The association between plasma MMP-2 and CVD was attenuated after adjustment for baseline eGFR, which explained ~10% of the association. The HR decreased further after adjustment for decline in eGFR during follow-up. This may indicate that eGFR and decline in eGFR play a mediating role in the association between MMP-2 and CVD. In support, MMP-2 has been shown to induce complex alterations characterizing renal tubular epithelial-mesenchymal transformation leading to increased renal fibrosis [40], which could lead to decreased renal function. Higher plasma MMP-2 levels may also be the result of decreased renal function. However, MMP-2 levels are only minimally dependent on renal clearance due to the molecular weight of MMP-2, which is higher than that of albumin.

The association between MMP-3 and all-cause mortality was also attenuated by eGFR and this explained ~5% of the association. Although MMP-3 was significantly associated with eGFR decline during follow-up, the association between MMP-3 and mortality did not materially change after adjustment for eGFR decline. This makes a mediating role for eGFR in the association between MMP-3 and all-cause mortality less likely.
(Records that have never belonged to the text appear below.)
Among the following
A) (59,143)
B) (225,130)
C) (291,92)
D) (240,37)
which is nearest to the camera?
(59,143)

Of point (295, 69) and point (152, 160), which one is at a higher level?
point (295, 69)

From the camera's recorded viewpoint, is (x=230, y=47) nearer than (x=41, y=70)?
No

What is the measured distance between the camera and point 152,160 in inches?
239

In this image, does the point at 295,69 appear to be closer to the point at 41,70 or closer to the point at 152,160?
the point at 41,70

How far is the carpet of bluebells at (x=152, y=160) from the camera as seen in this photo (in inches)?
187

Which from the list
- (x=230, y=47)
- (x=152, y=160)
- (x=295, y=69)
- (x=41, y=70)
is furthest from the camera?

Taken together, these results show that increased plasma levels of MMP-2 and -3, possible due to, but to a greater extent independent of, decreased eGFR are positively associated with CVD and all-cause mortality, respectively.

There are several limitations to our study. Firstly, plasma levels of MMP-1, -2, -3, -9, -10 and of TIMP-1 were only determined at baseline. Changes in plasma levels over time, revealing more details about outcome measures, are not known. Secondly, we do not know to what extent plasma levels reflect the local pathological situation at tissue level. Thirdly, we only determined five different MMPs and one of the four known TIMPs, considered to be the most important MMPs and TIMP to contribute to our outcome measures, but we cannot exclude that other MMPs and TIMPs are involved. Fourthly, the non-significant associations between the MMPs/TIMP-1 and outcome measures could be due to lack of statistical power, because of the relatively small number of events. Patients who died during follow-up were classified as cardiovascular unless another cause was established and this could have biased our results towards the null, resulting in underestimation of associations. Finally, the associations between MMPs and TIMP-1 with eGFR changes over time might be weakened by excluding those with renal transplantation during follow-up. Besides these limitations, the current study, with extensive adjustments for potential confounders and mediators, provides additional and consistent information on ECM remodeling by MMPs and TIMP-1 preceding incident CVD and all-cause mortality in a large cohort of patients with type 1 diabetes. These results are generalizable to normo- and macroalbuminuric type 1 diabetic patients. Although microalbuminuric patients were not included in the current study, we have no reason to expect different associations in this group.